Delete: The delete() method is responsible for deleting a pinboard, along with any copies of the same pinboard that have been shared with other users. It takes pinboard ID as arguments.

../../../../_images/Delete_Pinboard.png — Pinboard Deleted#

V2 Data Management with csSDK#

In ConverSight, datasets exist in two versions: V1 and V2. The primary difference between these versions lies in how data and metadata is handled:

V1 Dataset: Uses MapD as storage, requiring predefined metadata before writing data. Without metadata, the system cannot recognize or process the table.
V2 Dataset: Is serverless and uses object stores such as S3, Blob or GCS for storage. This allows users to write data directly to storage, with metadata generated later to ensure accessibility in Athena.

Managing V2 datasets involves two processes: Data Storage and SME creation (metadata management). The raw data is stored in object storage like S3, Blob or GCS, allowing users to write data directly without requiring predefined metadata. Separately, metadata is created using the csSDK.Semantics module, ensuring that the data is structured, recognized and ready for querying. This separation provides flexibility, enabling data to be stored independently while metadata is managed and updated as needed.

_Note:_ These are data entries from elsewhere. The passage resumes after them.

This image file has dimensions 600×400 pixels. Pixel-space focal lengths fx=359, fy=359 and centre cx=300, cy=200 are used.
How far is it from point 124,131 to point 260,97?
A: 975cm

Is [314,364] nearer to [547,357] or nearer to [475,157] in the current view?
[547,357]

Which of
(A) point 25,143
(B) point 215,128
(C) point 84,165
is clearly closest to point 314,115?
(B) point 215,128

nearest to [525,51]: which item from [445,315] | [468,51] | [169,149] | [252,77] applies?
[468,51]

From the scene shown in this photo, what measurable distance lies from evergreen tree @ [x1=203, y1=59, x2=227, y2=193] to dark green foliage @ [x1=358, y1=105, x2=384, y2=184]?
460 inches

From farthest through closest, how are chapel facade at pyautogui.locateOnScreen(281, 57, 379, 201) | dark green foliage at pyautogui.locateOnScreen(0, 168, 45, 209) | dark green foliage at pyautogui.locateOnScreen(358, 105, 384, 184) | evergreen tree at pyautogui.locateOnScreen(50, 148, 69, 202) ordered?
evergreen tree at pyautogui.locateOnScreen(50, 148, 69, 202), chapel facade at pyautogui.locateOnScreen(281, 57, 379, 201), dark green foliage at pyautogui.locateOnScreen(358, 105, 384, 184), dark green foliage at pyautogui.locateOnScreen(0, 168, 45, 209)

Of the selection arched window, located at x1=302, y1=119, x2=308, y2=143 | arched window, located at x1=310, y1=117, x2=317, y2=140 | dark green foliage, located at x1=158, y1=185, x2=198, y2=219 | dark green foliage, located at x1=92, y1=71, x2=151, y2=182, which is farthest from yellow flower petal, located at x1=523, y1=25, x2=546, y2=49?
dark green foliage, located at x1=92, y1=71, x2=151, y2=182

Writing Data to Object Storage#

The process involves preparing and writing the dataset into object storage. It includes importing necessary libraries, reading and converting data, determining the storage path and storing the dataset in the appropriate location. The following are the steps:

Step 1: To begin, we need to import the necessary libraries that allow us to manage metadata and interact with cloud storage.

For Example,

from csSDK import Semantics, ObjectSchema, Category, SemanticObject, Mode 
from google.oauth2 import service_account 
from google.cloud import storage 
import base64 
import json 
import polars as pl 
import pyarrow as pa 

In the example above, the essential imports include the csSDK module, which offers classes for defining and managing metadata (such as Semantics, ObjectSchema and SemanticObject). Additionally, Polars and PyArrow are imported to handle data processing, enabling efficient dataset transformations.

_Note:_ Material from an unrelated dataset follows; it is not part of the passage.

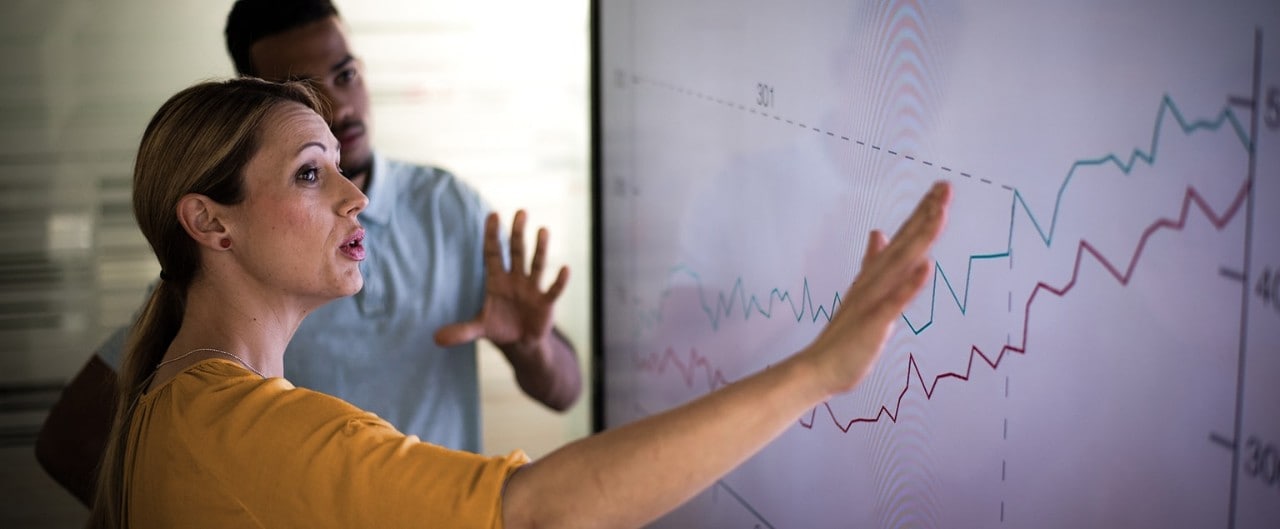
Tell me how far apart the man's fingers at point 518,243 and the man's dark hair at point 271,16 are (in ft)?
1.45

The data storage details depend on the user’s preferred storage system. In the example above, we used the Google Cloud SDK (google.oauth2 and google.cloud.storage) to enable authentication and interaction with object storage.

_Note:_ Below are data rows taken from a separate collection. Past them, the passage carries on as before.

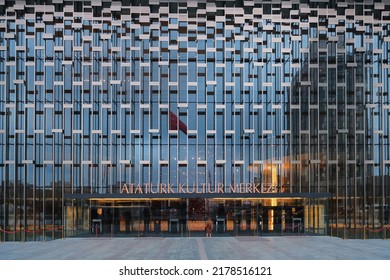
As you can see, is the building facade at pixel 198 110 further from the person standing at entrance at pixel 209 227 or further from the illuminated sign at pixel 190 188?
the person standing at entrance at pixel 209 227

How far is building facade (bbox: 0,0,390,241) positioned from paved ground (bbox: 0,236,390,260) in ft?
10.6

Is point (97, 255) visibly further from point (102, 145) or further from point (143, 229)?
point (102, 145)

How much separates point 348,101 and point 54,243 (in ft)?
78.4

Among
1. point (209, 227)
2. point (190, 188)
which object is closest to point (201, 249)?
point (209, 227)

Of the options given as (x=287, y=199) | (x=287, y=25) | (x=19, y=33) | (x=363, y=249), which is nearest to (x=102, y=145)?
(x=19, y=33)

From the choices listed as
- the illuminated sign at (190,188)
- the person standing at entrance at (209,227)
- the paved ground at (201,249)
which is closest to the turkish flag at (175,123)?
the illuminated sign at (190,188)

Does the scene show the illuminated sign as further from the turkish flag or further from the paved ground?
the turkish flag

../../../../_images/import_metadata.png — Importing Libraries#

Step 2: Specify the table name from the imported data storage, which will be used throughout the process of metadata creation and management. The table name must be in lowercase and can only contain letters, numbers and underscores (_). It should remain consistent when writing data and defining metadata to avoid mismatches.

For Example,

table_name = 'sales_order_details'

Step 3: Read the Parquet file containing the data and convert it into the Apache Arrow format. Parquet is a commonly used format for storing structured data efficiently. Load it using Polars (pl.read_parquet()) and then convert it into Apache Arrow format, which is required for metadata definition.

For Example,

df = pl.read_parquet('sales_order_details.parquet') 
arrow_data = df.to_arrow()

Step 4: The storage path is determined dynamically using the Semantics module.

For Example,

sm = Semantics(dataset_id) 
sm.upload_path 

../../../../_images/sme_upload.png — Upload Path#

ConverSight provides a bucket path for users to store their datasets efficiently in object storage. This ensures that all data is properly structured and accessible for further processing. Users also have the flexibility to configure and use their own object store, which will be mapped to the dataset during setup.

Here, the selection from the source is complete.